パク・ジニョンが明らかにしたTWICE誕生秘話 “評価されること”の過酷さ、プレッシャーを乗り越えて

 冒頭で聞こえる少女のあどけない歌声。その主が、現在ではTWICEのボーカルを力強く支えているジヒョであることに気づくまで少しかかった。

Ep 2. 激しかったあの日、9人の練習生たちの話 | TWICE: Seize the Light

 デビューの切符をつかむまで10代のほとんどを練習生として過ごしてきた彼女の声は、メインボーカルとしてはもちろん、リーダーとしてグループの指針となる頼もしい響きを持つ。

TWICE『&TWICE』

 TWICEのデビューメンバーを選抜するオーディション番組『SIXTEEN』で自分がスターだと思う理由を問われた時、「私は、練習に長い時間を費やしました。人生の半分以上をかけたんです。ここまで頑張ることが出来たのは、自分自身に可能性があるからです」と堂々とした笑顔で答えたことからも分かるように、彼女の頼もしさは、そのたゆまぬ努力によって裏付けされる確かなものだ。

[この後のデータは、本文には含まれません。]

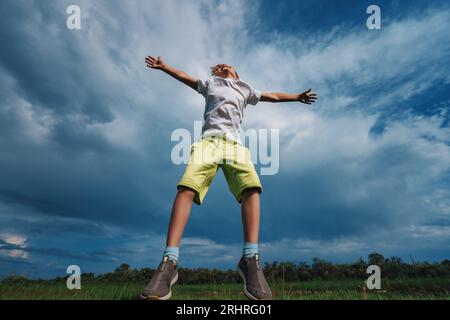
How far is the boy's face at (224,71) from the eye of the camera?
16.3 feet

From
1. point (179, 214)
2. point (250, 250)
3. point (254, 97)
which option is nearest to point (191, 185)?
point (179, 214)

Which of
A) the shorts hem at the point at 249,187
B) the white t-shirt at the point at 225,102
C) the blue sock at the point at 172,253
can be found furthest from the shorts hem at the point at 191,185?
the white t-shirt at the point at 225,102

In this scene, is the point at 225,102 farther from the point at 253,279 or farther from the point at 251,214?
the point at 253,279

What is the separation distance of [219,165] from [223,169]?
74 millimetres

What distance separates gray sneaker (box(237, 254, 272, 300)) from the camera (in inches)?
136

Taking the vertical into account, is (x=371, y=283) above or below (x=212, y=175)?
below

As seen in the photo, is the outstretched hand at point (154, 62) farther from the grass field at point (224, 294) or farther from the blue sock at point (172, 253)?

 しかし「その間ずっと幸せで充実していたとはとても言えません。くじけそうになっては何度も諦めかけました。苦しい時ばかりでした」というジヒョの言葉は、練習生時代の過酷さが9人に与えた痛みの存在をうかがわせた。

 ナヨン、ジヒョと共に別のグループでデビューする予定がうまく運ばなかったジョンヨンは「もう終わった」と本気で考えたことで、一時はパン屋のアルバイトをしていたこともあるという。またミナは、日本の高校を中退し韓国へ渡る大きな決断をとった当時のことを「正直とても辛かったです」「進むべき道を失ってしまうので本気でした」と振り返った。

「この道しかありませんでした。(芸能以外の)新しいことをするにも遅すぎました(ジヒョ)」
「毎日、同じことの繰り返しです。“いつか本当にこの状況が終わる日が来るのかな”と思った(モモ)」

 まるで退路を断たれたかのような不安とプレッシャーを抱えながら、出口の見えないトンネルを進む苦しみ。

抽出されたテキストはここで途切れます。